● What to work on:
What do the lines say from the one containing "Of (519,374) and" to the end of the records? Restate them word for word, and only those.

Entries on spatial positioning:
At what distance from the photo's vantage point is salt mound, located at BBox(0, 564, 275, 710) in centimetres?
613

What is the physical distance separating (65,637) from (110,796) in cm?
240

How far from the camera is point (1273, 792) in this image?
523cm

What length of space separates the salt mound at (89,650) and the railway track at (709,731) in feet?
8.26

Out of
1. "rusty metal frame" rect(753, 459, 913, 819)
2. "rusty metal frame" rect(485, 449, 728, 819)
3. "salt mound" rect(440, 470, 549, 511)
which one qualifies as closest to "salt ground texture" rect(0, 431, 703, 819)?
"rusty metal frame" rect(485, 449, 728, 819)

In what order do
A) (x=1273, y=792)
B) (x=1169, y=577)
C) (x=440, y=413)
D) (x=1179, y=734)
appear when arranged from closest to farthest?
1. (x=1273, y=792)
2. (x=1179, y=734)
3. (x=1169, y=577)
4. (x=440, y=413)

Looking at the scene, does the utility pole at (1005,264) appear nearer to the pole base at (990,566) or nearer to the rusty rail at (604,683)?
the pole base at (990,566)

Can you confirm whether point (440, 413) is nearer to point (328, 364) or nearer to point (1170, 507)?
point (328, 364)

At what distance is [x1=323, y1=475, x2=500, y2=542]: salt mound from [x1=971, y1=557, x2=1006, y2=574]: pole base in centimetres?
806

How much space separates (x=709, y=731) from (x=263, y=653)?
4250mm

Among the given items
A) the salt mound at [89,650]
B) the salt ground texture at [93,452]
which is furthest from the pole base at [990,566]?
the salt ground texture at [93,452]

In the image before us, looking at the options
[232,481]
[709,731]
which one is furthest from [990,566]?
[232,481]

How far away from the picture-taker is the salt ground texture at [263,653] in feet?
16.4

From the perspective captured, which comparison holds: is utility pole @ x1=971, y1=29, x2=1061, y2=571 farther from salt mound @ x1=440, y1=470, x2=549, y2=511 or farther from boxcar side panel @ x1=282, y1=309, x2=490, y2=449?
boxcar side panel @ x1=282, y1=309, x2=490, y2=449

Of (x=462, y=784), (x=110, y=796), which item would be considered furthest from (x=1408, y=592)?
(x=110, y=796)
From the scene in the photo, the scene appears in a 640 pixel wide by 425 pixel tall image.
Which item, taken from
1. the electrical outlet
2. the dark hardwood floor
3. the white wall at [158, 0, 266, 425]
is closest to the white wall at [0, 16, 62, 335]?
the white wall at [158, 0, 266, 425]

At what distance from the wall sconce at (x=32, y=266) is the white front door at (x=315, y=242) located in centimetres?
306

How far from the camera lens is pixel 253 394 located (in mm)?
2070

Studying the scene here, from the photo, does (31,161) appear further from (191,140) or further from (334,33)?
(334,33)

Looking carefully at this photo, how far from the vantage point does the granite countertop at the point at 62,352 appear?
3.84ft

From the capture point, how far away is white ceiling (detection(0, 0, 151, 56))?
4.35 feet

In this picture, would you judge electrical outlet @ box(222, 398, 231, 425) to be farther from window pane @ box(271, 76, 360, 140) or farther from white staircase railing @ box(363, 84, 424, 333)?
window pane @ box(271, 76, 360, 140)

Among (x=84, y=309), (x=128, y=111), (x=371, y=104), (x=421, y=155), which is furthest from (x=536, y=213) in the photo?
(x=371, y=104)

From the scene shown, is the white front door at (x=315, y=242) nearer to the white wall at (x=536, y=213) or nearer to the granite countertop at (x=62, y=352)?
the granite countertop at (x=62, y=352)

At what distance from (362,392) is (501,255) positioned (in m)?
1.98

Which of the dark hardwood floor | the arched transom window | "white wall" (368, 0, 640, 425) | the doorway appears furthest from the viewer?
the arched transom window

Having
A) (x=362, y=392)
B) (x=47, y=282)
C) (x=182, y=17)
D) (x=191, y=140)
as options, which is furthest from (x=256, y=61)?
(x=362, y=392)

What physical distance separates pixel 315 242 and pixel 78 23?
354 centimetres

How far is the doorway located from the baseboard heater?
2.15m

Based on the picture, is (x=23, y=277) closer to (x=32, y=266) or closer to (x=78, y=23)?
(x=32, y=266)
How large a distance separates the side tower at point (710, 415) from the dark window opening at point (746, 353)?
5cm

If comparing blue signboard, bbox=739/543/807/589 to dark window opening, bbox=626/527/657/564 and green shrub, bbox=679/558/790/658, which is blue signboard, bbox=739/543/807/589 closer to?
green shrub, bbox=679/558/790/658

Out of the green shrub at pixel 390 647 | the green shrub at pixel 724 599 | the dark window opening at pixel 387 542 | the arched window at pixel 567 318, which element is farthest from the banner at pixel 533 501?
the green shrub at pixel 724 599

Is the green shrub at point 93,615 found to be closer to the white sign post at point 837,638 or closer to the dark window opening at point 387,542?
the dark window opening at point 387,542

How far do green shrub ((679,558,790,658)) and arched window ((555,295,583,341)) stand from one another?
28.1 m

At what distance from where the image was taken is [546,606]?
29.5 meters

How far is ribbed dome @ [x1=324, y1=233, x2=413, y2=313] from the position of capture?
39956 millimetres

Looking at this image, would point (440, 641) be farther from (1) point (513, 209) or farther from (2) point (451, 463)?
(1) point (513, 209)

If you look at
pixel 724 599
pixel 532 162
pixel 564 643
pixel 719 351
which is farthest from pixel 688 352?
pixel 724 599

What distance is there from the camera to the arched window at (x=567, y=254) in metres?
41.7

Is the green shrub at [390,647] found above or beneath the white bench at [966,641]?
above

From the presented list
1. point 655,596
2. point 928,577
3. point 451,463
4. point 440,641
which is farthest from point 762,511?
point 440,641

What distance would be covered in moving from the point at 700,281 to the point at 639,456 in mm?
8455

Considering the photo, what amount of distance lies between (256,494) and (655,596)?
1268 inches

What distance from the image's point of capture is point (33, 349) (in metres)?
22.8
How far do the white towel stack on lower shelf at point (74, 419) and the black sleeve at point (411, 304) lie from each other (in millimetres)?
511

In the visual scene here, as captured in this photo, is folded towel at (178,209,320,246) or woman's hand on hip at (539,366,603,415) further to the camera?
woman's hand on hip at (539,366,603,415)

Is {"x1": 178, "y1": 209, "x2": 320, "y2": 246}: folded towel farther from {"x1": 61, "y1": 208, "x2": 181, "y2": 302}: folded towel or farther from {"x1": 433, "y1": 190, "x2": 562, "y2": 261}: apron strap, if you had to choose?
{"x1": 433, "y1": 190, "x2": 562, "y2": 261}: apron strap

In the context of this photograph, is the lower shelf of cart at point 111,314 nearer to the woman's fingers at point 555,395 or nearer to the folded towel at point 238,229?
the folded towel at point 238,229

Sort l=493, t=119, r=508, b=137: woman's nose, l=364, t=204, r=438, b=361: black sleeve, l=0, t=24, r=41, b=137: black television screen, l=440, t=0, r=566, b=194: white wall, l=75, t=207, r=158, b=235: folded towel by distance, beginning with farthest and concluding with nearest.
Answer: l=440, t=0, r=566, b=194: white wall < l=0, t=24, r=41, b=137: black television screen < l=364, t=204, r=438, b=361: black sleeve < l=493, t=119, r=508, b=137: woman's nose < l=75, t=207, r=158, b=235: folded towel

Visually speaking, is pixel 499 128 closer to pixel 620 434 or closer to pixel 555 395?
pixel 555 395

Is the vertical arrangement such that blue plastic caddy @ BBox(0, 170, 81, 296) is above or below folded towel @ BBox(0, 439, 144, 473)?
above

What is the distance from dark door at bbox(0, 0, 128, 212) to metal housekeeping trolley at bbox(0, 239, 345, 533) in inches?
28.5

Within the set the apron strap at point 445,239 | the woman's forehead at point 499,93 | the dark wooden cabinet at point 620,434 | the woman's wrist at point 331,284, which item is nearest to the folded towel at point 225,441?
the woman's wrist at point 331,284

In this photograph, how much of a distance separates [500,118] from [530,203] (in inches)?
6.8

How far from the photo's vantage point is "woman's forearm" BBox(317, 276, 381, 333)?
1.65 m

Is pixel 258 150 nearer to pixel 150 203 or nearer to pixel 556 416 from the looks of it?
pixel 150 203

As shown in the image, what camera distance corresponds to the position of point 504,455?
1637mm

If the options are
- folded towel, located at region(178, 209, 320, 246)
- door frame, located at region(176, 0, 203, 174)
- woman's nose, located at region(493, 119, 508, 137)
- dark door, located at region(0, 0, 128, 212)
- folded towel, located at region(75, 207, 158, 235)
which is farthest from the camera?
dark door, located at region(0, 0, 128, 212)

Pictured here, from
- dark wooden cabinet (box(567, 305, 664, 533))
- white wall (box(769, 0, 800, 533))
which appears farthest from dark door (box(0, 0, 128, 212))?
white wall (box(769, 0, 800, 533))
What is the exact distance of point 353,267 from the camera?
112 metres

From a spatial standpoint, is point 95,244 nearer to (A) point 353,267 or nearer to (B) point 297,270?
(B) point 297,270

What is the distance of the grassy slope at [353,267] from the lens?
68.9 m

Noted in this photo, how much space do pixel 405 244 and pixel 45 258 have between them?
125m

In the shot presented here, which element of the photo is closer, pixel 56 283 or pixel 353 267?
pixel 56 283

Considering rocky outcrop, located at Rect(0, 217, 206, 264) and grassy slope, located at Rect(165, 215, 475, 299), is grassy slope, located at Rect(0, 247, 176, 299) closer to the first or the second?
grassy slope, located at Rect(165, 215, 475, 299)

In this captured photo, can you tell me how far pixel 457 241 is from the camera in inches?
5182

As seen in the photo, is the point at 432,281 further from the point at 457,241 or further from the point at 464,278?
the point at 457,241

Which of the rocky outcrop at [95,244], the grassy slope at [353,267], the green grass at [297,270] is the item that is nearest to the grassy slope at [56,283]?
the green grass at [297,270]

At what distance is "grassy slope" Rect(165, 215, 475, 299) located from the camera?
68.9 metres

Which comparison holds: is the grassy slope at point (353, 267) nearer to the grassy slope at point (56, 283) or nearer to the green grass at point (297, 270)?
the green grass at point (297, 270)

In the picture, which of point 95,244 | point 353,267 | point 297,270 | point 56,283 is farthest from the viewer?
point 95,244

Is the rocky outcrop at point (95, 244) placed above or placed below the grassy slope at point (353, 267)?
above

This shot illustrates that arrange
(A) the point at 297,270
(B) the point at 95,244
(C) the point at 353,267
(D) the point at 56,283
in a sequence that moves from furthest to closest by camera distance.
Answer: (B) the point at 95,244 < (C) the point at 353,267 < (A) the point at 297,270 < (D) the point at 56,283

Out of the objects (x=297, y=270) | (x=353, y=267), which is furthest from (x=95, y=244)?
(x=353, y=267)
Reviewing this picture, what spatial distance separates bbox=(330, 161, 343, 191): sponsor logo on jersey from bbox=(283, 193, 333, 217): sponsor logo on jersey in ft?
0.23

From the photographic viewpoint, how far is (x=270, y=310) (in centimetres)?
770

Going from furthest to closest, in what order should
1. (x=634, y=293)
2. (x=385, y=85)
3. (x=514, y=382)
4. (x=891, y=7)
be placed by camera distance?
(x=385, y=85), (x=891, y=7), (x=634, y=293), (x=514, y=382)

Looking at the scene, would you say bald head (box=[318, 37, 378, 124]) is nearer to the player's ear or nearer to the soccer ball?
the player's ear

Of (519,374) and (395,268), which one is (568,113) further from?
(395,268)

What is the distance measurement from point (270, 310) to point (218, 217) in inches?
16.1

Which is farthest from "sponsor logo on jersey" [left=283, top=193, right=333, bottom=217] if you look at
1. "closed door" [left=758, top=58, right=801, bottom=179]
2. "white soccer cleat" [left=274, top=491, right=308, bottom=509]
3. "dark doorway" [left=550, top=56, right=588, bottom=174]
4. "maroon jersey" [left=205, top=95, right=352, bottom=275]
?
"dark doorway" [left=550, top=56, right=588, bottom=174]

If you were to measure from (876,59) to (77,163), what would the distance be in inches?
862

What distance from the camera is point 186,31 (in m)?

● Solution to this problem:
Of (519,374) and (395,268), which one is (568,113) further from?
(395,268)

What is the distance measurement from point (270, 310) to point (218, 217) in inches?
16.1

Which is farthest from "sponsor logo on jersey" [left=283, top=193, right=333, bottom=217] if you look at
1. "closed door" [left=758, top=58, right=801, bottom=179]
2. "white soccer cleat" [left=274, top=491, right=308, bottom=509]
3. "dark doorway" [left=550, top=56, right=588, bottom=174]
4. "maroon jersey" [left=205, top=95, right=352, bottom=275]
?
"dark doorway" [left=550, top=56, right=588, bottom=174]

If you were to measure from (876,59) to (77,163), what would the distance be in inches?
862

What distance from the camera is point 186,31 (in m)?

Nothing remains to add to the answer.